**REQUIRED WORK:** Please copy every record below word for word, leaving the pictures out of your copy.

### INFORMATION SUPPLIED ###

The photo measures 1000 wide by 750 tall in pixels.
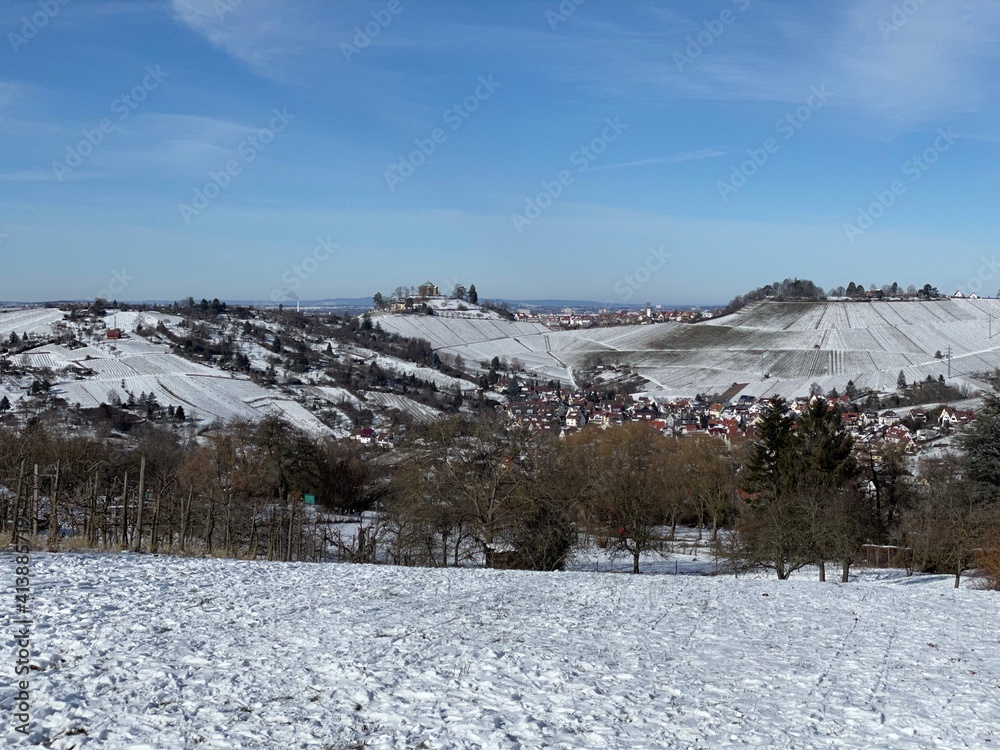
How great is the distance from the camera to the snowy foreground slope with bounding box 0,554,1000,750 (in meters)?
8.20

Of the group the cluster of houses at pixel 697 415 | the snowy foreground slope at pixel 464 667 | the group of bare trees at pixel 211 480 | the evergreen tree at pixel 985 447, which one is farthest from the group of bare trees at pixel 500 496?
the cluster of houses at pixel 697 415

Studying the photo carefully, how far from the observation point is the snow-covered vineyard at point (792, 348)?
133625 mm

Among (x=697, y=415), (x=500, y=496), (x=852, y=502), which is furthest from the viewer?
(x=697, y=415)

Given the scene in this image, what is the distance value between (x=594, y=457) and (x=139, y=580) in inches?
1984

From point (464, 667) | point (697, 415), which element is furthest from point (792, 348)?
point (464, 667)

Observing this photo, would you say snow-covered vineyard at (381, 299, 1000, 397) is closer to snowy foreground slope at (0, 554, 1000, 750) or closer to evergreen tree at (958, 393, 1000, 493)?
evergreen tree at (958, 393, 1000, 493)

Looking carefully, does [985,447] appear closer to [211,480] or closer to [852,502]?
[852,502]

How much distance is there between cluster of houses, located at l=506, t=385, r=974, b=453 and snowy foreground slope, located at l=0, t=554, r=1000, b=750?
202 feet

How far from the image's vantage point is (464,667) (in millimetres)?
10242

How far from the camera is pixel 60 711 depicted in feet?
25.9

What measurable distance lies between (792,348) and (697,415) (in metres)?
49.0

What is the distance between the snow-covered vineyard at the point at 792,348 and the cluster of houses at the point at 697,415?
1223 cm

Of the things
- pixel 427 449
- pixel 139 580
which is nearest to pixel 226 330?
pixel 427 449

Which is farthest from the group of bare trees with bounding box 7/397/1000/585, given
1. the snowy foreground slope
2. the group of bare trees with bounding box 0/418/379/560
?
the snowy foreground slope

###

**CORRECT RESPONSE:**
The photo measures 1000 wide by 750 tall in pixels.
How great is the distance from the camera to the snowy foreground slope with bounding box 0,554,1000,750 (in meters)?
8.20

Of the group the cluster of houses at pixel 697 415 | the snowy foreground slope at pixel 464 667 | the group of bare trees at pixel 211 480 | the evergreen tree at pixel 985 447, which one is farthest from the group of bare trees at pixel 500 496?
the cluster of houses at pixel 697 415

Studying the photo carefully, how far from the observation point is the snow-covered vineyard at point (792, 348)?
133625 mm

Among (x=697, y=415), (x=500, y=496), (x=852, y=502), which is furthest from the viewer?
(x=697, y=415)

Given the scene in this image, what is the distance value between (x=594, y=457) and (x=139, y=580) in inches?
1984

From point (464, 667) | point (697, 415), which element is furthest from point (792, 348)?
point (464, 667)

Observing this photo, would you say snow-covered vineyard at (381, 299, 1000, 397) is closer to snowy foreground slope at (0, 554, 1000, 750) or closer to evergreen tree at (958, 393, 1000, 493)?
evergreen tree at (958, 393, 1000, 493)

Looking carefully, does [985,447] appear closer to [211,480] or closer to [852,502]?
[852,502]

How much distance is there between cluster of houses, located at l=506, t=385, r=974, b=453 and snowy foreground slope, located at l=0, t=554, r=1000, b=750?
202 feet

How far from the image's vantage point is (464,667) (in millimetres)?
10242

How far from the camera is pixel 60 711 depicted in feet?
25.9

What measurable distance lies between (792,348) and (697,415) (in metres)?
49.0

What is the distance between the snow-covered vineyard at the point at 792,348 and the cluster of houses at the point at 697,415?
1223 cm

Of the things
- pixel 427 449
- pixel 139 580
which is nearest to pixel 226 330?
pixel 427 449

Which is farthest from the group of bare trees with bounding box 7/397/1000/585, given
1. the snowy foreground slope
2. the group of bare trees with bounding box 0/418/379/560
?
the snowy foreground slope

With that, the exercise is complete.